Spawn all selected reviewers in parallel (no dependencies between them).

Durable-output requirement (mandatory): include this block at the end of every reviewer task so findings survive announce/session transport issues:

Context metadata for this run:
- Reviewer: <agent-id>
- Reviewed commit: <HEAD_SHA>

After finishing the review:
1) Write your full findings markdown to `~/.openclaw/workspace/notes/review-reports/pr-<PR>-<agent-id>.md`.
   - Preferred helper (avoids marker drift):
     `bash ~/.openclaw/workspace/scripts/review/write-review-artifact.sh --pr <PR> --agent <agent-id> --head-repo /absolute/path/to/repo <<'EOF'\n<findings markdown>\nEOF`
   - Include the exact metadata line `Reviewer: <agent-id>` near the top of the artifact.
   - Include the exact metadata line `Reviewed commit: <HEAD_SHA>` near the top of the artifact.
   - If there are no findings, write a short "No findings" report anyway.
2) In your final chat response, include the exact file path you wrote.

(For pre-PR local review, replace <PR> with a stable branch/task slug, e.g. local-<branch>.)

⚠️ agentId is MANDATORY for every reviewer spawn. Without it, the subagent inherits the parent's default model instead of the reviewer's configured model. This caused bugs+security reviewers to run on Claude Opus instead of GPT-5.3-Codex, leading to timeouts on PR #8962 (105KB diff).

⚠️ Timeout scaling by diff size:

Diff size runTimeoutSeconds

< 30KB (~800 lines) 180

30–80KB (~800–2000 lines) 300

> 80KB (~2000+ lines) 420

The default 300s is too short for large diffs. PR #8962 (105KB) timed out 2 reviewers at 300s; retries succeeded at 420s (bugs: 6m7s, security: 4m12s).

Diff size	`runTimeoutSeconds`
< 30KB (~800 lines)	180
30–80KB (~800–2000 lines)	300
> 80KB (~2000+ lines)	420

Note: For reviewer-architect, always pass thinking: "xhigh" in the spawn call for deep architectural reasoning.

4. Wait for results

All spawned reviewers will announce their findings back to the main session. Wait for ALL to complete before synthesizing.

4.1 Transport-failure fallback (mandatory)

If a reviewer announces completion but the actual findings are missing/truncated, do not proceed with partial context.

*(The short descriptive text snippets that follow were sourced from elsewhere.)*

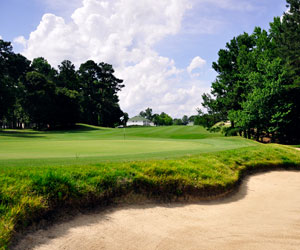 Stay & Play in Santee, SC!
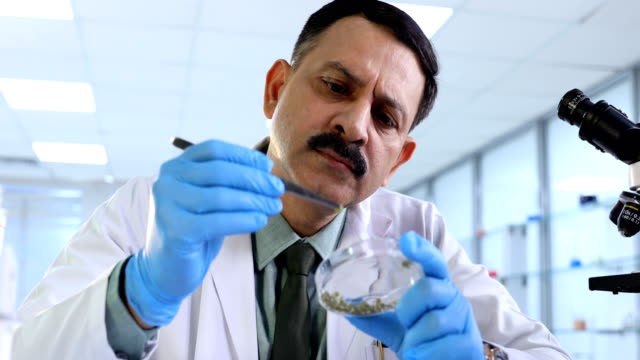 ms pan professor examining samples in laboratory / delhi, india - petri dish stock videos and b-roll footage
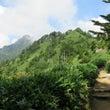 7月31日 石鎚山
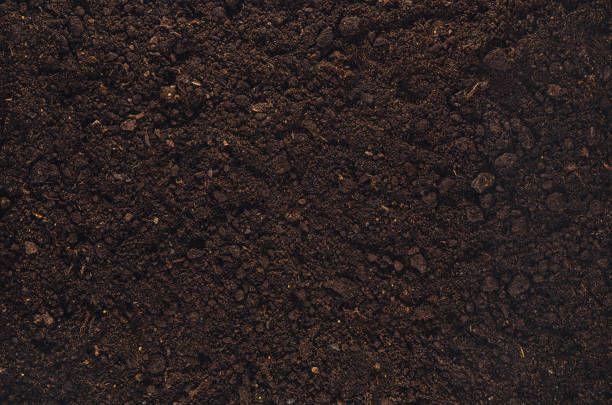 Fertile garden soil texture background top view scream for Topsoil garden soil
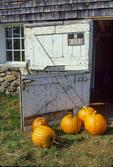 Pumpkins By the Barn Door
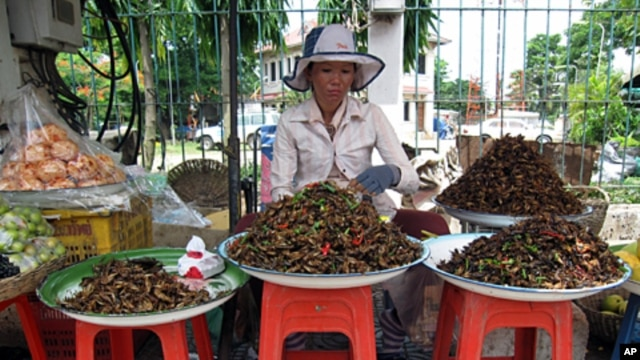 Selling insects as snacks in Cambodia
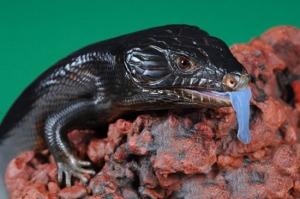negro lagarto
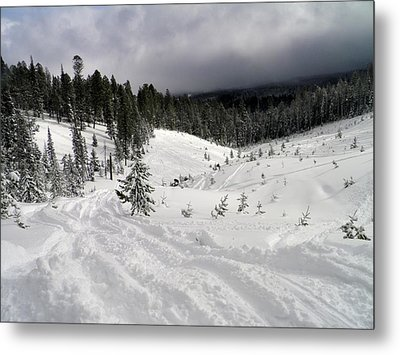 Metal Print featuring the photograph Winter Playground by Meagan  Visser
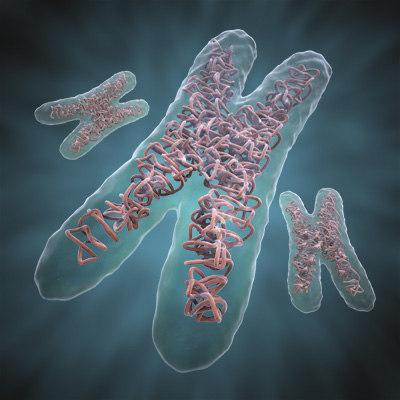 chromosome_02.jpg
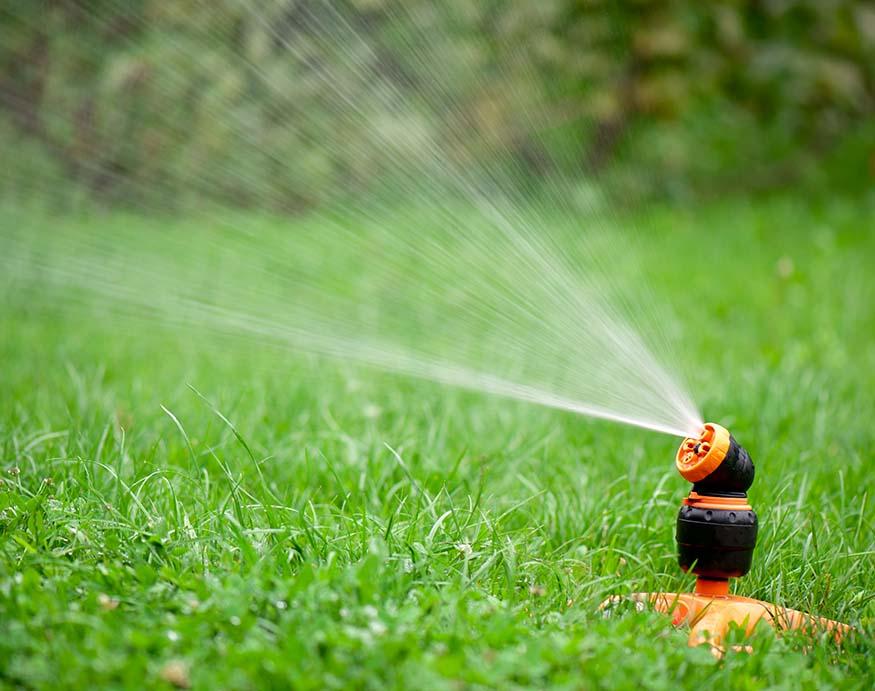 activated sprinklers in the garden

Read the reviewer artifact directly from notes/review-reports/pr-<PR>-<agent-id>.md (from Step 3 durable-output requirement).
If the file is missing for any reviewer, re-run only that reviewer.
Only synthesize once every selected reviewer has either:
- a complete announce payload, or
- a complete on-disk artifact file.

Quick verifier command (recommended before synthesis):

bash ~/.openclaw/workspace/scripts/review/check-review-artifacts.sh \
  --pr <PR> \
  --agents <agent-id-1> <agent-id-2> ... \
  --allow-empty-no-findings \
  --max-age-minutes 180 \
  --require-agent-marker \
  --require-reviewed-head \
  --head-repo /absolute/path/to/repo

Exit 0: every expected reviewer artifact exists and is usable.
Exit 2: at least one expected artifact is missing/invalid/stale — re-run only the missing reviewer(s), then re-check.

--max-age-minutes prevents stale artifacts from a prior review round from being mistaken as fresh output for the current diff. --require-agent-marker prevents cross-agent artifact mix-ups by requiring each file to contain Reviewer: <agent-id>. --require-reviewed-head prevents fresh-but-wrong artifacts (written for a different head commit) from being accepted. --head-repo should point at the exact PR worktree so HEAD resolution is deterministic.

This avoids losing findings when sub-agent message transport is flaky.

5. Act on findings

⛔ MANDATORY: Post findings as INLINE review comments on the diff. Never post a single large summary comment with all findings. This has been explicitly flagged multiple times.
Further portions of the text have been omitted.